Start GIVEN INFORMATION
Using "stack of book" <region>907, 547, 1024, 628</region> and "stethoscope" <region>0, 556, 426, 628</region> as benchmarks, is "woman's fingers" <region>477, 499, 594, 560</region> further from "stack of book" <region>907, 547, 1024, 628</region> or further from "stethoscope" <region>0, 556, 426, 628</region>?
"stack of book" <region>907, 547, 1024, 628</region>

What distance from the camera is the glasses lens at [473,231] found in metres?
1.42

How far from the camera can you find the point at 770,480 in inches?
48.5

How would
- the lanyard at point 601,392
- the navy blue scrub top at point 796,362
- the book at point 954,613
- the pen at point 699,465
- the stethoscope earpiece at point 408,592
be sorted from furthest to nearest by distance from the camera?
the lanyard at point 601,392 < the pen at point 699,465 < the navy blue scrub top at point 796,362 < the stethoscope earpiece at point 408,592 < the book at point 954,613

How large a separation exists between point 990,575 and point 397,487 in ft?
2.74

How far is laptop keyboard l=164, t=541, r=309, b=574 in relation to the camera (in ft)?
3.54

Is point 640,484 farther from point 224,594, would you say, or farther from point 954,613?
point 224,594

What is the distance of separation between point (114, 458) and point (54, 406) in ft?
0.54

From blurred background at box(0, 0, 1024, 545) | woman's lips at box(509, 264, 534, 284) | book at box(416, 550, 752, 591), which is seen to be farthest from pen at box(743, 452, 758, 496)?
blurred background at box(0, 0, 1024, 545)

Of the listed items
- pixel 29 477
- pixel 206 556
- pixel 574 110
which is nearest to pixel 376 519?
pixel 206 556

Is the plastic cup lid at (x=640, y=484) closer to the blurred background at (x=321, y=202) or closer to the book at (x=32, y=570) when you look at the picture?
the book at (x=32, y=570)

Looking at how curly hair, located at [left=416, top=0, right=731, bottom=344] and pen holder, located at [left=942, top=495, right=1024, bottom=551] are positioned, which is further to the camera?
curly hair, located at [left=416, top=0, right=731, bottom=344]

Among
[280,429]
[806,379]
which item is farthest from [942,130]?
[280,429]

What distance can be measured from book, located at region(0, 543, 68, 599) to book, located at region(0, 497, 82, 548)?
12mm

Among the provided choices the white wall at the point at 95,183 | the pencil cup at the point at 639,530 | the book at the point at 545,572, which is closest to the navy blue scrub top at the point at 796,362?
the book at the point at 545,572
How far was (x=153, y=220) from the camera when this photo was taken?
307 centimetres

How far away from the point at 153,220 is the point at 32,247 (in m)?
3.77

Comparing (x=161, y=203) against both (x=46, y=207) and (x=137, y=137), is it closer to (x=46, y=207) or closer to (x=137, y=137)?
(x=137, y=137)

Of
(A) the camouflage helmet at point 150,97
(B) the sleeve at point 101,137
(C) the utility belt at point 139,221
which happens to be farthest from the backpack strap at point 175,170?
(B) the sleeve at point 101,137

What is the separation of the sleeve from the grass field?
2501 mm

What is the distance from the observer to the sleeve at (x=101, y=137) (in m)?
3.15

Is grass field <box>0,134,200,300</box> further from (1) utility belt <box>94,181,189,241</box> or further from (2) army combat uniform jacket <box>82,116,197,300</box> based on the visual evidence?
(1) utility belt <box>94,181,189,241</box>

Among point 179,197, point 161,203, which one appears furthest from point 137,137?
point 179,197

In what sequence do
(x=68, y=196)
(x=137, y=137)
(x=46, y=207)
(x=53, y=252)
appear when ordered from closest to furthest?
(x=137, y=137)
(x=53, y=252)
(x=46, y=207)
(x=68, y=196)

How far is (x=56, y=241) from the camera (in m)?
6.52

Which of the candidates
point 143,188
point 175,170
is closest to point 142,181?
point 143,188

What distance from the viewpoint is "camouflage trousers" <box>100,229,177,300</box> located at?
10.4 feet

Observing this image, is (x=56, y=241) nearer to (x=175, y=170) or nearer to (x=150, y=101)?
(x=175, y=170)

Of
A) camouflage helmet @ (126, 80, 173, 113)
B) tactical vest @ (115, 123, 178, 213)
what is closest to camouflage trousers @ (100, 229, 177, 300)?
End GIVEN INFORMATION
• DO THIS:
Print the complete listing again, exactly as it stands.

• FINAL RESULT:
Using "stack of book" <region>907, 547, 1024, 628</region> and "stethoscope" <region>0, 556, 426, 628</region> as benchmarks, is "woman's fingers" <region>477, 499, 594, 560</region> further from "stack of book" <region>907, 547, 1024, 628</region> or further from "stethoscope" <region>0, 556, 426, 628</region>?
"stack of book" <region>907, 547, 1024, 628</region>

What distance from the camera is the glasses lens at [473,231] found in metres?
1.42

How far from the camera can you find the point at 770,480 in inches?
48.5

How would
- the lanyard at point 601,392
- the navy blue scrub top at point 796,362
- the book at point 954,613
- the pen at point 699,465
- the stethoscope earpiece at point 408,592
be sorted from furthest to nearest by distance from the camera?
the lanyard at point 601,392 < the pen at point 699,465 < the navy blue scrub top at point 796,362 < the stethoscope earpiece at point 408,592 < the book at point 954,613

How large a separation exists between point 990,575 and point 397,487 in ft?
2.74

How far is laptop keyboard l=164, t=541, r=309, b=574 in relation to the camera (in ft)?
3.54

Is point 640,484 farther from point 224,594, would you say, or farther from point 954,613?
point 224,594

What is the distance of separation between point (114, 458) and point (54, 406) in ft?
0.54

From blurred background at box(0, 0, 1024, 545) | woman's lips at box(509, 264, 534, 284) | book at box(416, 550, 752, 591), which is seen to be farthest from pen at box(743, 452, 758, 496)?
blurred background at box(0, 0, 1024, 545)

Of the listed items
- pixel 29 477
- pixel 206 556
- pixel 574 110
which is nearest to pixel 376 519?
pixel 206 556

Is the plastic cup lid at (x=640, y=484) closer to the blurred background at (x=321, y=202) or closer to the book at (x=32, y=570) when you look at the picture?
the book at (x=32, y=570)

Looking at how curly hair, located at [left=416, top=0, right=731, bottom=344] and pen holder, located at [left=942, top=495, right=1024, bottom=551] are positioned, which is further to the camera?
curly hair, located at [left=416, top=0, right=731, bottom=344]

Among
[280,429]
[806,379]
which item is farthest from [942,130]?
[280,429]

What distance can be measured from book, located at region(0, 543, 68, 599) to book, located at region(0, 497, 82, 548)?
12mm

Among the provided choices the white wall at the point at 95,183 | the pencil cup at the point at 639,530 | the book at the point at 545,572, which is closest to the navy blue scrub top at the point at 796,362?
the book at the point at 545,572
How far was (x=153, y=220) from the camera when this photo was taken?
307 centimetres

How far away from the point at 153,220 is the point at 32,247 (in m)?
3.77

Comparing (x=161, y=203) against both (x=46, y=207) and (x=137, y=137), is it closer to (x=46, y=207) or closer to (x=137, y=137)?
(x=137, y=137)

Of
(A) the camouflage helmet at point 150,97
(B) the sleeve at point 101,137
(C) the utility belt at point 139,221
which happens to be farthest from the backpack strap at point 175,170?
(B) the sleeve at point 101,137

What is the separation of the sleeve from the grass field?
2501 mm

What is the distance from the observer to the sleeve at (x=101, y=137) (in m)?
3.15

Is grass field <box>0,134,200,300</box> further from (1) utility belt <box>94,181,189,241</box> or further from (2) army combat uniform jacket <box>82,116,197,300</box> based on the visual evidence?
(1) utility belt <box>94,181,189,241</box>

Among point 179,197, point 161,203, which one appears furthest from point 137,137?
point 179,197

In what sequence do
(x=68, y=196)
(x=137, y=137)
(x=46, y=207)
(x=53, y=252)
appear when ordered from closest to furthest?
(x=137, y=137)
(x=53, y=252)
(x=46, y=207)
(x=68, y=196)

How far is (x=56, y=241) from the camera (in m)?
6.52

Which of the candidates
point 143,188
point 175,170
is closest to point 142,181?
point 143,188

What distance from the viewpoint is "camouflage trousers" <box>100,229,177,300</box> located at?
10.4 feet

Observing this image, is (x=56, y=241) nearer to (x=175, y=170) or nearer to (x=150, y=101)?
(x=175, y=170)

Of
A) camouflage helmet @ (126, 80, 173, 113)
B) tactical vest @ (115, 123, 178, 213)
what is closest to camouflage trousers @ (100, 229, 177, 300)?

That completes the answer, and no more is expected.